LE PARLEMENT DOIT FIXER LE DÉLAI DE REMBOURSEMENT
Les dépenses supplémentaires décidées pour faire face à la crise sont considérées comme extraordinaires à partir d’une part de 0,5% des dépenses totales et pour un montant illimité. Elles sont saisies statistiquement hors du compte de l'État, sur le compte d’amortissement. La seule exigence est que ces dépenses soient amorties dans le temps, c'est-à-dire qu'elles soient compensées par des excédents du budget ordinaire ou par des recettes extraordinaires, comme celles générées cette année par la mise aux enchères des concessions de téléphonie mobile 5G. La loi prévoit une période de six ans à cet effet, mais cette période peut être prolongée par le Parlement si nécessaire. Actuellement, le compte d'amortissement présente un solde positif de plus de 3 milliards de francs. Si tous les crédits supplémentaires actuellement approuvés par le Conseil fédéral pour faire face à la crise du coronavirus étaient considérés comme des dépenses extraordinaires, le solde du compte d'amortissement plongerait à -9 milliards de francs. Ce déficit devrait être remboursé plus tard, lorsque l'économie se redressera, afin d’amortir les nouvelles dettes de la Confédération. Pour amortir ce montant il serait également possible de réduire les dépenses dans le cadre du budget ordinaire. Ou, plus simplement, on pourrait utiliser les crédits régulièrement disponibles du budget ordinaire, et qui permettrait un amortissement dans un délai d'environ dix ans (pour autant que ce déficit reste en-deçà de 10 milliards de francs). Tout ceci nécessite toutefois une modification de la loi sur les finances de la Confédération. La procédure exacte doit encore être fixée par le Parlement, qui devra aussi approuver les décisions prises par le Conseil fédéral dans le cadre du deuxième train de mesures.

» **Données enregistrées**
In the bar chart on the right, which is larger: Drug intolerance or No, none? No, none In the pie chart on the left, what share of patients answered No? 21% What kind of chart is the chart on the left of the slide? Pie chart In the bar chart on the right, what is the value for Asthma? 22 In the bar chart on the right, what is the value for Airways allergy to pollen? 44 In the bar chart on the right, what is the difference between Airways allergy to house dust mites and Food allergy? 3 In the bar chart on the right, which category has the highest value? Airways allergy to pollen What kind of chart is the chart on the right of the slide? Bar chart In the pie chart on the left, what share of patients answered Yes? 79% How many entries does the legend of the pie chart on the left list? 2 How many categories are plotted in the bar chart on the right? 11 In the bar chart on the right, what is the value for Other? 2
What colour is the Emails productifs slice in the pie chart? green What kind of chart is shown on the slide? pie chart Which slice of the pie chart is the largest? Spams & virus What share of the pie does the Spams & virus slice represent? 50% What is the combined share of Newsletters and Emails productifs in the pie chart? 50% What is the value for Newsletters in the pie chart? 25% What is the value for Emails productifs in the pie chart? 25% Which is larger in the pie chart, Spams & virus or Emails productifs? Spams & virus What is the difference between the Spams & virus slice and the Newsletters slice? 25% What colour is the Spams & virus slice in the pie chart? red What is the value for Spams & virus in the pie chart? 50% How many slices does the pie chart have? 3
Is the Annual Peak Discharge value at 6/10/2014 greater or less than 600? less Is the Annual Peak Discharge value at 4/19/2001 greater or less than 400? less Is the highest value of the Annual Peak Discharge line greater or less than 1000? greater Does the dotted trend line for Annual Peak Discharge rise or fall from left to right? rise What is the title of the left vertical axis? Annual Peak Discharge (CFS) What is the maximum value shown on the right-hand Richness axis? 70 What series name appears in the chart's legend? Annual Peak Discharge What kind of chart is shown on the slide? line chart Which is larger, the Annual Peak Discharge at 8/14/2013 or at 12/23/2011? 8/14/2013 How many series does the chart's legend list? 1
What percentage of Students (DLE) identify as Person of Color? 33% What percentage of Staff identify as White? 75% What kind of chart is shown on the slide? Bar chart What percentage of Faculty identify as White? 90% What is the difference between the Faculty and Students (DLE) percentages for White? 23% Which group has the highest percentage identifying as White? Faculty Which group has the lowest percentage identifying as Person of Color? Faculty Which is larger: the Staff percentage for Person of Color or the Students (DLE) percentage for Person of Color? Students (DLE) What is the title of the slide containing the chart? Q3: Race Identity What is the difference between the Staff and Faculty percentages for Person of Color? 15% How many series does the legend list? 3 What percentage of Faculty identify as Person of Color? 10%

» **Consigne 1**
D'après le texte sur le remboursement des dépenses de crise, pourquoi le déficit du compte d'amortissement devrait-il être remboursé plus tard ? Répondez en une à trois phrases.
» **Consigne 2**
Reprenez le texte sur le remboursement des dépenses de crise après sa dernière phrase.
Les lignes proviennent d'une source distincte de celle du texte.

» **Réponse 1**
Ce déficit devrait être remboursé afin d'amortir les nouvelles dettes de la Confédération. Ce remboursement interviendrait plus tard, lorsque l'économie se redressera.

» **Réponse 2**
En tout état de cause, le frein à l’endettement est un instrument flexible qui fonctionne parfaitement dans toutes les situations. Il permet de gérer les pics de recettes, comme on l’a vu, heureusement, à plusieurs reprises ces dernières années, mais aussi les crises et les dépenses extraordinaires élevées qui peuvent se révéler nécessaires.